Continue the passage below about the artworks in La Caridad, picking up right after its final sentence. Do not carry the passage into the records that follow it.

Text for analysis ▸
================

As a museum of Spanish art, La Caridad possesses great importance. The altarpiece, “The Descent from the Cross,” is the masterpiece of Pedro Roldan. The two paintings near the entrance by Juan de Valdés Leal (1630-1691) are regarded by Herr Schmidt as entitling that artist to rank as one of the greatest masters of realism of any age. This opinion is not shared by a recent writer (C. Gasquoine Hartley), who considers the pictures theatrical, though the execution exhibits a certain power. “In one of them a hand holds a pair of scales, in which the sins of the world—represented by bats, peacocks, serpents, and other objects—are weighed against the emblems of Christ’s Passion; in the other, which is the finer composition, Death, with a coffin under one arm, is about to extinguish a taper, which lights a table spread with crowns, jewels, and all the gewgaws of earthly pomp. The words ‘In Ictu Oculi’ circle the gleaming light of the taper, while upon the ground rests an open coffin, dimly revealing the corpse within.” Murillo said this picture had to be looked at with the nostrils closed. For the two paintings Valdés received 5740 reals.

================

Collected data entries
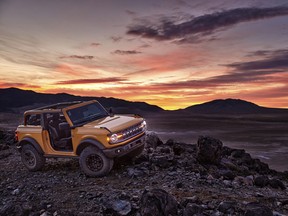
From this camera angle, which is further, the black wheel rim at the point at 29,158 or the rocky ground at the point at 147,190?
the black wheel rim at the point at 29,158

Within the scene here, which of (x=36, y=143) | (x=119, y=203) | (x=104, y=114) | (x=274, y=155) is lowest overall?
(x=274, y=155)

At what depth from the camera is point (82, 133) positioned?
10203 mm

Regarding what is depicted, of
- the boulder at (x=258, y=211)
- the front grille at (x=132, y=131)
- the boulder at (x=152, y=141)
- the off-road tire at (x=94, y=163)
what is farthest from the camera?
the boulder at (x=152, y=141)

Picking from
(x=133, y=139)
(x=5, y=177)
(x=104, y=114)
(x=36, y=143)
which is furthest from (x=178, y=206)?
(x=5, y=177)

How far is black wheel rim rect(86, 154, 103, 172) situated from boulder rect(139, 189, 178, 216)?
3.67m

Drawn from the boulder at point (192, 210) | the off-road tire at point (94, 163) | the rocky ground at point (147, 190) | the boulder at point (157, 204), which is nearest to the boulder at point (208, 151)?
the rocky ground at point (147, 190)

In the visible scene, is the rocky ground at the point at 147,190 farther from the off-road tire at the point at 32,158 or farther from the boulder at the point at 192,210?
the off-road tire at the point at 32,158

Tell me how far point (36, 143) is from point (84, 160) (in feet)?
8.52

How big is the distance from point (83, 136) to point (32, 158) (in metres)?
3.24

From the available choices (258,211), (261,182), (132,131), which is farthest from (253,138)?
(258,211)

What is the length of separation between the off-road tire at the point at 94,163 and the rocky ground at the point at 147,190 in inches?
9.4

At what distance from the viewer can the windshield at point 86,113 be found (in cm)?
1089

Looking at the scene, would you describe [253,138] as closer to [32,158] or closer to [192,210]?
[32,158]

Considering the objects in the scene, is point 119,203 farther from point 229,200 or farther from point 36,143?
point 36,143
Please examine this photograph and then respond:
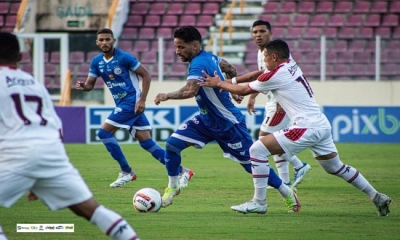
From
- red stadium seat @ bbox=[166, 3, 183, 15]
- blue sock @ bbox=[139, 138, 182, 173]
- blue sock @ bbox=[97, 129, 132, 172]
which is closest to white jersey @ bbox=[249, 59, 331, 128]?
blue sock @ bbox=[139, 138, 182, 173]

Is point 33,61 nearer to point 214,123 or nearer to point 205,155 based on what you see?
point 205,155

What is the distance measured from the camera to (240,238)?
7.94m

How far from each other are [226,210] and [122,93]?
3762 mm

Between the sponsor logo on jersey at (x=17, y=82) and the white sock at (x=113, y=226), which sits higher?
the sponsor logo on jersey at (x=17, y=82)

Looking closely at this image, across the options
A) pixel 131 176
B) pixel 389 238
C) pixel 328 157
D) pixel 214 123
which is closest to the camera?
pixel 389 238

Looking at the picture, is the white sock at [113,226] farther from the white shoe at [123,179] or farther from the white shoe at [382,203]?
the white shoe at [123,179]

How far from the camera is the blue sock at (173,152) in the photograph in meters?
10.2

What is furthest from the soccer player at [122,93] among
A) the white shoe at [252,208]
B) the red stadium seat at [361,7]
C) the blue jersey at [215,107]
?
the red stadium seat at [361,7]

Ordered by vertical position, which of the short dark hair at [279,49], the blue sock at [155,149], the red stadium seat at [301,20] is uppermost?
the short dark hair at [279,49]

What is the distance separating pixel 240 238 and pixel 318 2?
64.6 ft

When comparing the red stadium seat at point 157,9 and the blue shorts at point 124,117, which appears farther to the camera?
the red stadium seat at point 157,9

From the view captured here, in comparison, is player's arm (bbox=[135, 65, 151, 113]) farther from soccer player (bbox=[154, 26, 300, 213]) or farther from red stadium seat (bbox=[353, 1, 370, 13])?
red stadium seat (bbox=[353, 1, 370, 13])

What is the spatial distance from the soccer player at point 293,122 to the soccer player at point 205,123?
35 centimetres

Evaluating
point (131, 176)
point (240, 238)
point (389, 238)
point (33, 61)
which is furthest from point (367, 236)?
point (33, 61)
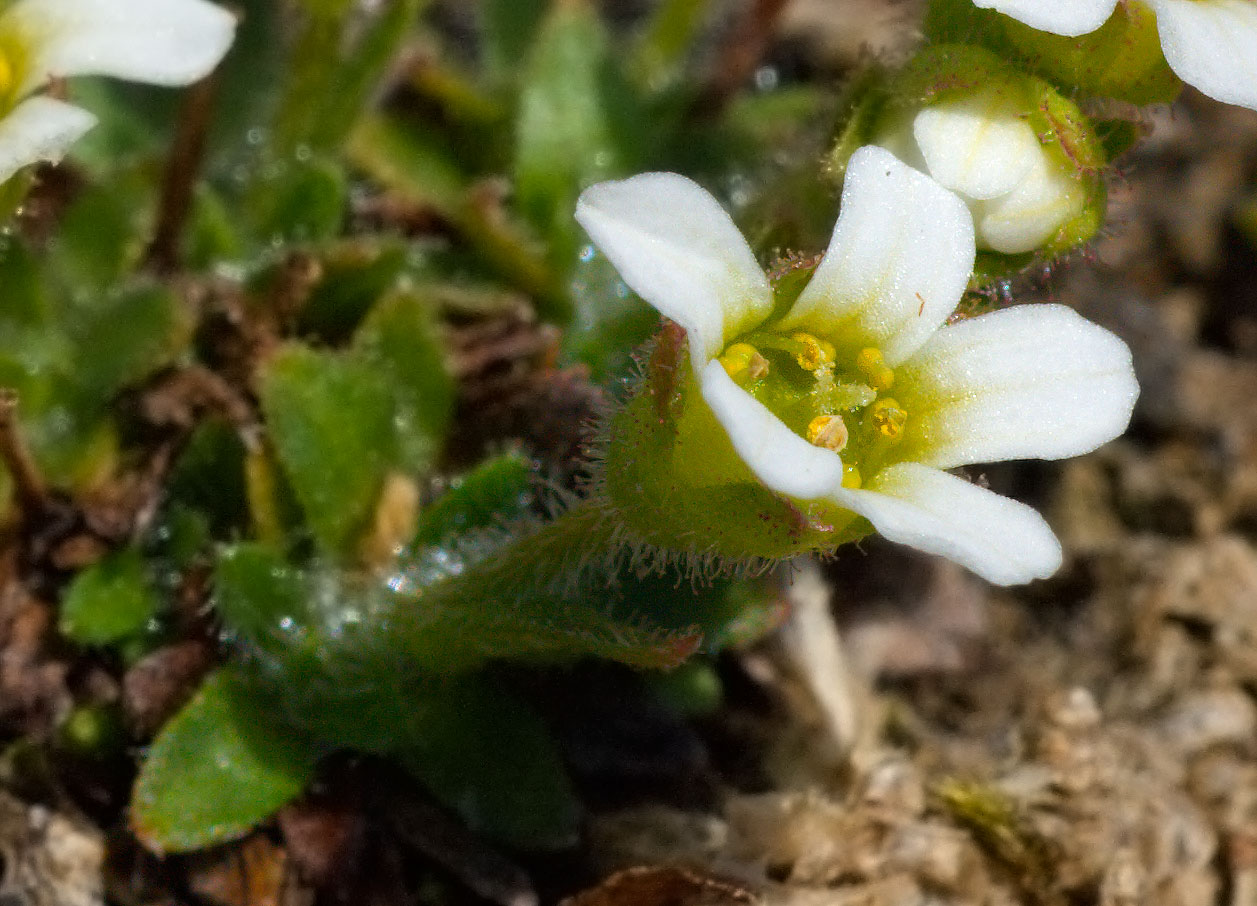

================

Response to the exercise ▸
Of the eleven pictures painted by Murillo for this church, only six remain, the others having been carried off by the French. The subjects are “Moses striking the Rock,” the “Miracle of the Loaves and Fishes,” the “Charity of San Juan de Dios,” the “Annunciation,” the “Infant Jesus,” and “St John.” The first picture, depicting, as it does, the terrible thirst experienced by the Israelites, is known as La Sed (Thirst). Some critics think this is one of the finest of the master’s productions. As is usual in his compositions, the figures are all those of ordinary Sevillian types. “The personality of Christ in the ‘Miracle of the Loaves and Fishes,’” says C. Gasquoine Hartley, “lacks the force of the ancient prophet, and the work as a whole is inferior to its companion picture.” The “Charity of San Juan de Dios”—representing the Saint carrying a beggar with the help of an angel—is the best and most characteristic of the six paintings. The “Infant Jesus” and the “St John” are also very fine. For the “San Juan de Dios” and the “St Elizabeth of Hungary”—El Tiñoso—(now at Madrid) together, Murillo was paid 18,840 reals; for the Moses, 13,300 reals; and for the “Miracle of the Loaves and Fishes,” 15,973 reals.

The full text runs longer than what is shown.